A revisão da agenda econômica global para o ano de 2010 trouxe de volta ao foco as negociações sobre a Rodada de Doha da OMC (Organização Mundial do Comércio), que busca promover a liberalização do comércio mundial.
Passados oito anos desde o início das discussões em 2001, no Catar, não se consegue chegar a um consenso em duas questões chave: até que ponto os países em desenvolvimento devem abrir seus mercados para bens manufaturados e serviços, e em que extensão se dará a abertura dos países ricos aos produtos agrícolas exportados pelos pobres.
Alguns especialistas, entretanto, minimizam os problemas técnicos e atribuem a culpa pelo atual estancamento nas negociações aos Estados Unidos.
“A maior dificuldade da rodada é o fato de que os EUA estão muito centrados em problemas domésticos.
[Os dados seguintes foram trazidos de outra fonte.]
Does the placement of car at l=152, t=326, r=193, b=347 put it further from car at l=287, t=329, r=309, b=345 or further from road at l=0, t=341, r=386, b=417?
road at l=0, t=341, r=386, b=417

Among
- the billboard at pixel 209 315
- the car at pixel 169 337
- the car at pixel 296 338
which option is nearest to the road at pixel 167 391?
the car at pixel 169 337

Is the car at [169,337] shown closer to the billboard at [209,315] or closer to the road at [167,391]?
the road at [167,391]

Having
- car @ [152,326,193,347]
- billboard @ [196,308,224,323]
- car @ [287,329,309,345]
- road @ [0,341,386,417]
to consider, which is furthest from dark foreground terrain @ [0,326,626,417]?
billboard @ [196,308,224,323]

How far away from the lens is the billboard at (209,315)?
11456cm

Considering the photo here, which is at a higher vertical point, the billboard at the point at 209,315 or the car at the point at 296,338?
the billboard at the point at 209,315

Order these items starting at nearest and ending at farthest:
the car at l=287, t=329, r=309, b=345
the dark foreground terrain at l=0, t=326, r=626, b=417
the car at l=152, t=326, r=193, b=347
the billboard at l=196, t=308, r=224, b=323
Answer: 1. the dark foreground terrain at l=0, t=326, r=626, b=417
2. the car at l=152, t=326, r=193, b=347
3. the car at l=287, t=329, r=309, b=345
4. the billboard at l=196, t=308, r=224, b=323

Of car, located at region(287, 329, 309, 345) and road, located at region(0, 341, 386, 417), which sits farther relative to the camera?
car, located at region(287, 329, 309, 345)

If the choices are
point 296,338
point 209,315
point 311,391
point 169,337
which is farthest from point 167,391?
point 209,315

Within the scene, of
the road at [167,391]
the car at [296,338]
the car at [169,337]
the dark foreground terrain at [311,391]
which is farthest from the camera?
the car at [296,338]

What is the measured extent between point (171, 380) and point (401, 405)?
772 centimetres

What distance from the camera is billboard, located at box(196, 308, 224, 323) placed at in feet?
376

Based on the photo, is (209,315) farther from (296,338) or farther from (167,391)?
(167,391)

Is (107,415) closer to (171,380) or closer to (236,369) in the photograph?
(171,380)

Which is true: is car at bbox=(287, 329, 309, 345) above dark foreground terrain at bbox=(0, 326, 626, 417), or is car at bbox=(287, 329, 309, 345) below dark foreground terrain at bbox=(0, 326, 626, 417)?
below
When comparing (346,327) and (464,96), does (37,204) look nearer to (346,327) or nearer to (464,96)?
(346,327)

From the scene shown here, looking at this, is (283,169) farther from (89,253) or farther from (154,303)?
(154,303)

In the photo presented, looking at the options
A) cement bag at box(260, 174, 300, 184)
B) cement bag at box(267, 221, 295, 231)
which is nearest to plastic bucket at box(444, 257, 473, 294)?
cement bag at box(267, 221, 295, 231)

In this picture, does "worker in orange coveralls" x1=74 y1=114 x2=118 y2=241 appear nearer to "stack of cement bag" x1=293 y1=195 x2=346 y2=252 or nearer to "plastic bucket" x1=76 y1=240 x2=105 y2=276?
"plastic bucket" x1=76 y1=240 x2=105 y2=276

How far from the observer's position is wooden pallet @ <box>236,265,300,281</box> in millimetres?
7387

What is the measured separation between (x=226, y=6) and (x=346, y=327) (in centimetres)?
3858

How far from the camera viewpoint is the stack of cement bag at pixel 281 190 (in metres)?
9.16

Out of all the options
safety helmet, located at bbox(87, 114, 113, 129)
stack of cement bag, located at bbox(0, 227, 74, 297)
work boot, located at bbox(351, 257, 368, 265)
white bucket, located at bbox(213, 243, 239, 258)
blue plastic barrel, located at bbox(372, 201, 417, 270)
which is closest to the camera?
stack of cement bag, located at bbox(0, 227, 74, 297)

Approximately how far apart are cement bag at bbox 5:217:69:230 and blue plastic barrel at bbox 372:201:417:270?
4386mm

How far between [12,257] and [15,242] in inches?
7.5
Eles não têm conseguido dirigir atenção suficiente para esse assunto”, afirma o conselheiro do Brasil na missão da OMC em Genebra, Paulo Estivallet de Mesquita.
Protecionismo
Considerando o peso dos norte-americanos para a economia global – eles são os maiores consumidores de produtos importados do mundo – a participação ativa de Washington é crucial para o avanço da Rodada de Doha.
“Uma vez que os EUA derem indicação de que estão prontos para se dedicar a Doha, os problemas técnicos têm condições de ser resolvidos rapidamente”, afirma o ex-diretor adjunto da OMC, Miguel Rodriguez Mendonza, do ICTSD (Centro Internacional para Comércio de Desenvolvimento sustentável).
A transição de governo em Washington, no entanto, tem influenciado nas negociações da OMC. Historicamente, os democratas tendem a trabalhar com uma política mais voltada ao protecionismo, se comparados com os republicanos. O presidente norte-americano, Barack Obama, já avisou que não assinará Doha, se não houver uma maior abertura de mercado dos países emergentes.
Para o economista americano Peter Whitney, professor da Universidade de Denver, os norte-americanos sempre demonstraram boa vontade nas discussões. Ele acredita que a falta de interesse vem do outro lado do continente.
“Japão e Coréia do Sul são os mais protecionistas entre todos os países ricos. Ao contrário dos EUA, eles não estão dispostos a abrir seus mercados e não merecem espaço nas negociações sobre a Rodada de Doha”, declarou.
Entre as nações mais envolvidas nas negociações, como o Brasil, existe o temor de que os EUA exijam a renegociação completa do texto atual.
“Se tivermos que jogar fora tudo que foi negociado nos últimos anos, podemos esperar novamente um processo de pelo menos mais cinco anos. Essa possibilidade não é necessariamente a mais provável, mas é claramente possível”, declarou Mesquita.
Política de subsídios
A agricultura é considerada o principal tema dentro da Rodada de Doha. O texto, nos moldes que está, determina que os países ricos cortem os subsídios rurais em aproximadamente 80%. As tarifas para importação seriam reduzidas pela metade: 54%.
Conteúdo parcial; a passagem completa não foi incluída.